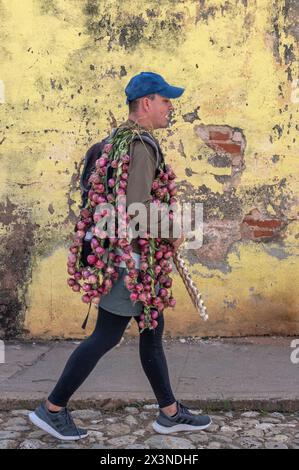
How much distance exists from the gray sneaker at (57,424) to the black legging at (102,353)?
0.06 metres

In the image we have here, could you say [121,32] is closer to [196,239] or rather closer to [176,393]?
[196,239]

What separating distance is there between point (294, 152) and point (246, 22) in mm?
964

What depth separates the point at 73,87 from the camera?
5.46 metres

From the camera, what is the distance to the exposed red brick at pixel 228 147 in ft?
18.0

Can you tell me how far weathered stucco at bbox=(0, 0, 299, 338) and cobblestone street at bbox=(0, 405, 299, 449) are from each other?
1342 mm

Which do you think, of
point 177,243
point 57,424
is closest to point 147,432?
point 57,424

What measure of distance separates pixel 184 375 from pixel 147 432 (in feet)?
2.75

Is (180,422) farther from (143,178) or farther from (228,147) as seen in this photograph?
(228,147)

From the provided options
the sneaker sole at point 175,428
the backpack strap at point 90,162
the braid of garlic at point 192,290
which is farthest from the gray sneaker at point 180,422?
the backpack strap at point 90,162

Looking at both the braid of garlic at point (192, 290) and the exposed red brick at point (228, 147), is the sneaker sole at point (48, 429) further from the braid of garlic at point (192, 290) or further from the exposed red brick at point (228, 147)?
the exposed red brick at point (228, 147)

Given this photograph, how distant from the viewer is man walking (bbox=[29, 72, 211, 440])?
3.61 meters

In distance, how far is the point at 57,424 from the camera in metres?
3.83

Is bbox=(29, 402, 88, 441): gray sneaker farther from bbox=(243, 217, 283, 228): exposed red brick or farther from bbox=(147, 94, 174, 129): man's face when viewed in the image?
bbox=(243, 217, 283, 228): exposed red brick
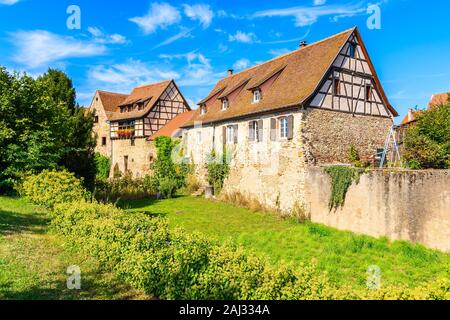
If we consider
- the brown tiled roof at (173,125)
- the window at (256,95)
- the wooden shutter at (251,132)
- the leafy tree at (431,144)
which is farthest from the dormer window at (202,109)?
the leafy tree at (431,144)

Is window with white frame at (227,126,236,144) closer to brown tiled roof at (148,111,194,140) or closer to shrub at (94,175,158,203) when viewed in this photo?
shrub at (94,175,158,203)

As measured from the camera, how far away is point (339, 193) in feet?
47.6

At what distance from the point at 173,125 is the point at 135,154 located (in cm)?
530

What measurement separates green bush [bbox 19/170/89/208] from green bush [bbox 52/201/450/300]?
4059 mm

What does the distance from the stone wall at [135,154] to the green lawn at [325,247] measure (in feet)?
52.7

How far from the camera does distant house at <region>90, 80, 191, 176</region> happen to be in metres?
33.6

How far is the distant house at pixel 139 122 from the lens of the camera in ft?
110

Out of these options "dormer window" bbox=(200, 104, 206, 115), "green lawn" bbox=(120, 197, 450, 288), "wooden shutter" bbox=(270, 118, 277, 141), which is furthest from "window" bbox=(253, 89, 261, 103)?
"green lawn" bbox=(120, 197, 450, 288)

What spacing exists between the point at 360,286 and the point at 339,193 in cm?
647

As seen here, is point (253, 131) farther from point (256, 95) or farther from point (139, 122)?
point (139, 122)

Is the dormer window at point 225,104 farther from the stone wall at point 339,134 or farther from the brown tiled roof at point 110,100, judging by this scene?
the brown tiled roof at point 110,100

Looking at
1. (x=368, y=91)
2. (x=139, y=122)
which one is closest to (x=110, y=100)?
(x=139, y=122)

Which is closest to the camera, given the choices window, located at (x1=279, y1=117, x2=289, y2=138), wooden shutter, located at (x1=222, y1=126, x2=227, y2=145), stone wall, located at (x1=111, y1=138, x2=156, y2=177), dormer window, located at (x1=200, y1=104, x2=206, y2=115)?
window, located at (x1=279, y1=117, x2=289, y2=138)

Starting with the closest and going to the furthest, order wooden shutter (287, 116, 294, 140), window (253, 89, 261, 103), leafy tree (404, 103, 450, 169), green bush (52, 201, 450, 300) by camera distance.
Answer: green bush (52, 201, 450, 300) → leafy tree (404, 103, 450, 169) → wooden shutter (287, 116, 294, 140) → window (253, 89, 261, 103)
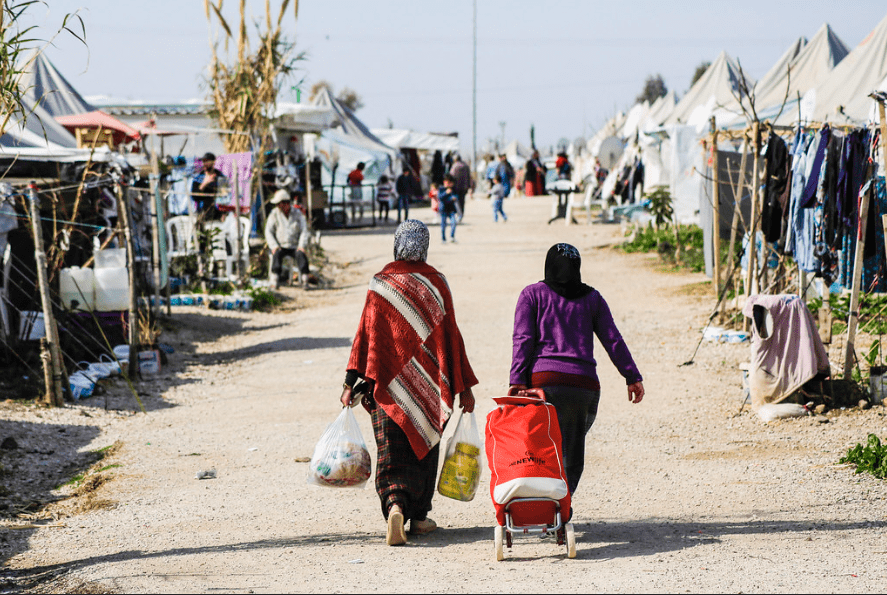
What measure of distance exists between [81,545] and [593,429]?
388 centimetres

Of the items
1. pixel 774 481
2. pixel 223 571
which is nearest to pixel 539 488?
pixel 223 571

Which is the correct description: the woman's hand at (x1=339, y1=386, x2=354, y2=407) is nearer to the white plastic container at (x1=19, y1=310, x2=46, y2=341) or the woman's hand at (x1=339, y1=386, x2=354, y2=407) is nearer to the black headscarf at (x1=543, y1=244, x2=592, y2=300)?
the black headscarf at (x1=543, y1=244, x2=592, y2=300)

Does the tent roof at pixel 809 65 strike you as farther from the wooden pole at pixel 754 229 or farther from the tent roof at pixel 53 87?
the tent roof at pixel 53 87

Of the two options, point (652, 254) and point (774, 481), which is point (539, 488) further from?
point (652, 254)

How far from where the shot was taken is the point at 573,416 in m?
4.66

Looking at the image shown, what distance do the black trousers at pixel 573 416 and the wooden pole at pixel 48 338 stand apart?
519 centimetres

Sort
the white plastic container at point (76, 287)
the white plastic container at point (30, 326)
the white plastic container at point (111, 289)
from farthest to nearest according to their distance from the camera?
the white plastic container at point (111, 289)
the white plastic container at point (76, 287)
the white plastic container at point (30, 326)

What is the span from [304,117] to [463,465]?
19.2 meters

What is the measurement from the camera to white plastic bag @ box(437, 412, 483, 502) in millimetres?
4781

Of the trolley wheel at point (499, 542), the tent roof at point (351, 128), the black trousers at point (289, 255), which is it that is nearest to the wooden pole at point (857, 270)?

++++++++++

→ **Request**:
All of the data above should be transcribed verbatim, with pictures omitted.

→ **Expected answer**:
How much distance exists from the gray sneaker at (57,424) to the black legging at (102,353)?
0.06 metres

In the image we have here, could you say [121,32] is closer to [196,239] or rather closer to [176,393]?
[196,239]

What separating distance is there between point (294, 152) and point (246, 22) in mm?
964

What depth separates the point at 73,87 from the camera?
5.46 metres

From the camera, what is the distance to the exposed red brick at pixel 228 147 in ft?
18.0

Can you tell me how far weathered stucco at bbox=(0, 0, 299, 338) and cobblestone street at bbox=(0, 405, 299, 449) are from each other?
1342 mm

Which do you think, of
point 177,243
point 57,424
is closest to point 147,432?
point 57,424

What measure of distance separates pixel 184 375 from pixel 147 432 (in feet)?
2.75

Is (180,422) farther from (143,178) or farther from (228,147) as seen in this photograph?
(228,147)

From the provided options
the sneaker sole at point 175,428
the backpack strap at point 90,162
the braid of garlic at point 192,290
which is farthest from the gray sneaker at point 180,422?
the backpack strap at point 90,162

Looking at both the braid of garlic at point (192, 290) and the exposed red brick at point (228, 147), is the sneaker sole at point (48, 429) further from the braid of garlic at point (192, 290) or further from the exposed red brick at point (228, 147)?
the exposed red brick at point (228, 147)

Given this photograph, how distant from the viewer is man walking (bbox=[29, 72, 211, 440])?
3.61 meters

In distance, how far is the point at 57,424 from the camera in metres?
3.83

Is bbox=(29, 402, 88, 441): gray sneaker farther from bbox=(243, 217, 283, 228): exposed red brick or farther from bbox=(147, 94, 174, 129): man's face when viewed in the image?
bbox=(243, 217, 283, 228): exposed red brick
If we consider
- the brown tiled roof at (173,125)
- the window at (256,95)
- the wooden shutter at (251,132)
- the leafy tree at (431,144)
which is farthest from the dormer window at (202,109)?
the leafy tree at (431,144)

Is window with white frame at (227,126,236,144) closer to brown tiled roof at (148,111,194,140) or closer to shrub at (94,175,158,203) when viewed in this photo?
shrub at (94,175,158,203)

As measured from the camera, how far away is point (339, 193) in feet?
47.6

At what distance from the point at 173,125 is the point at 135,154 located (in cm)?
530

What measurement separates green bush [bbox 19/170/89/208] from green bush [bbox 52/201/450/300]?
4059 mm

What does the distance from the stone wall at [135,154] to the green lawn at [325,247] measure (in feet)?
52.7

How far from the camera does distant house at <region>90, 80, 191, 176</region> happen to be in metres?
33.6

How far is the distant house at pixel 139 122 from the lens of the camera in ft?
110

Out of these options "dormer window" bbox=(200, 104, 206, 115), "green lawn" bbox=(120, 197, 450, 288), "wooden shutter" bbox=(270, 118, 277, 141), which is furthest from "window" bbox=(253, 89, 261, 103)?
"green lawn" bbox=(120, 197, 450, 288)

What spacing exists between the point at 360,286 and the point at 339,193 in cm?
647

As seen here, is point (253, 131) farther from point (256, 95) or farther from point (139, 122)?
point (139, 122)

Is the dormer window at point 225,104 farther from the stone wall at point 339,134 or farther from the brown tiled roof at point 110,100, judging by this scene?
the brown tiled roof at point 110,100

Looking at
1. (x=368, y=91)
2. (x=139, y=122)
which one is closest to (x=110, y=100)?
(x=139, y=122)

Which is closest to the camera, given the choices window, located at (x1=279, y1=117, x2=289, y2=138), wooden shutter, located at (x1=222, y1=126, x2=227, y2=145), stone wall, located at (x1=111, y1=138, x2=156, y2=177), dormer window, located at (x1=200, y1=104, x2=206, y2=115)?
window, located at (x1=279, y1=117, x2=289, y2=138)

Starting with the closest and going to the furthest, order wooden shutter (287, 116, 294, 140), window (253, 89, 261, 103), leafy tree (404, 103, 450, 169), green bush (52, 201, 450, 300) by camera distance.
Answer: green bush (52, 201, 450, 300) → leafy tree (404, 103, 450, 169) → wooden shutter (287, 116, 294, 140) → window (253, 89, 261, 103)
What measure of distance exists between [81,545] and [593,429]?
388 centimetres

Of the items
1. pixel 774 481
2. pixel 223 571
which is nearest to pixel 539 488?
pixel 223 571

Which is the correct description: the woman's hand at (x1=339, y1=386, x2=354, y2=407) is nearer to the white plastic container at (x1=19, y1=310, x2=46, y2=341) or the woman's hand at (x1=339, y1=386, x2=354, y2=407) is nearer to the black headscarf at (x1=543, y1=244, x2=592, y2=300)?
the black headscarf at (x1=543, y1=244, x2=592, y2=300)

Does the tent roof at pixel 809 65 strike you as farther from the wooden pole at pixel 754 229 or farther from the tent roof at pixel 53 87?
the tent roof at pixel 53 87

Of the two options, point (652, 254) and point (774, 481), which is point (539, 488) further from?
point (652, 254)

How far from where the shot was taken is the point at 573,416 in m?
4.66

Looking at the image shown, what distance do the black trousers at pixel 573 416 and the wooden pole at pixel 48 338 stand apart?
519 centimetres

Sort
the white plastic container at point (76, 287)
the white plastic container at point (30, 326)
the white plastic container at point (111, 289)
from farthest to nearest according to their distance from the camera?
the white plastic container at point (111, 289)
the white plastic container at point (76, 287)
the white plastic container at point (30, 326)

What is the span from [304,117] to [463,465]?
19.2 meters

What is the measurement from the camera to white plastic bag @ box(437, 412, 483, 502) in millimetres?
4781

Of the trolley wheel at point (499, 542), the tent roof at point (351, 128), the black trousers at point (289, 255), which is it that is nearest to the wooden pole at point (857, 270)?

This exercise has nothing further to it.